Reviewed by Jill Frank, Cornell University

2018.08.22


Rudolphe Gasché's goal  is to offer an account of what, referencing Hannah Arendt on Karl Jaspers, he calls a "thinkingly (lived) life" (2), a life or bios that is theoretikos cum politikos. Seeking to articulate the "'theoretical' dimension intrinsic to the practical, broadly speaking, to ordinary everyday life" (7), Gasché writes 'theoretical' in single quotes, here and elsewhere, to signal that he means not abstract, logical, or metaphysical reasoning but rather, as in the original Greek theorein, a kind of seeing or beholding bound with appearances. Calling persuasion, reflection, and judgment the "necessary" and "minimal building blocks" of a "philosophy that is at the service of worldly life," Gasché maintains that these modes of thinking are, nonetheless, "not necessary enough" to become "constitutive practices" of such a life. They are, rather, and in recognition of "their always precarious nature," ancillary (3). "Fundamental aids" (3), "maidservants" (1), or "handmaidens" (1), persuasion, reflection, and judgment "serve" (8) a philosophy that, unlike theory as it is usually understood, is "immanent to" a life "lived in a practical, ethical, and political manner" (3), while cultivating, developing, and refining "the thinking dimensions" (8) of worldly life.

Short problem 1
List every person named in the book review.
Short problem 2
Carry on the book review from its last sentence.

Supplied information
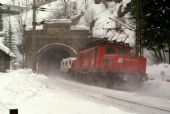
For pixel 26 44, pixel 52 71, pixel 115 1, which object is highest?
pixel 115 1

Right answer 1
Jill Frank, Rudolphe Gasché, Hannah Arendt, Karl Jaspers

Right answer 2
 Gasché's ambitious, always insightful, and sometimes revisionist book is organized into three parts, one each on Aristotle, Heidegger, and Arendt, drawn from Gasché's seminars, lectures, and publications (vii-viii). Despite considerable differences among these thinkers, the book brings to light and takes as its focus an important thread they share:  that if thinking is to be political it must take its distance from scientific theorizing. Exploring political thinking via the activity of logos in Aristotle, Besinnung in Heidegger, and judgment in Arendt, this book is a major interpretative achievement that underscores what is at stake in political thought: in Gasché's illuminating readings, the "one question, one major concern" (1) which Aristotle, Heidegger, and Arendt all pursue in their respective approaches to political thinking as activity is the possibility "for human beings of having a world together" (202, 6-7).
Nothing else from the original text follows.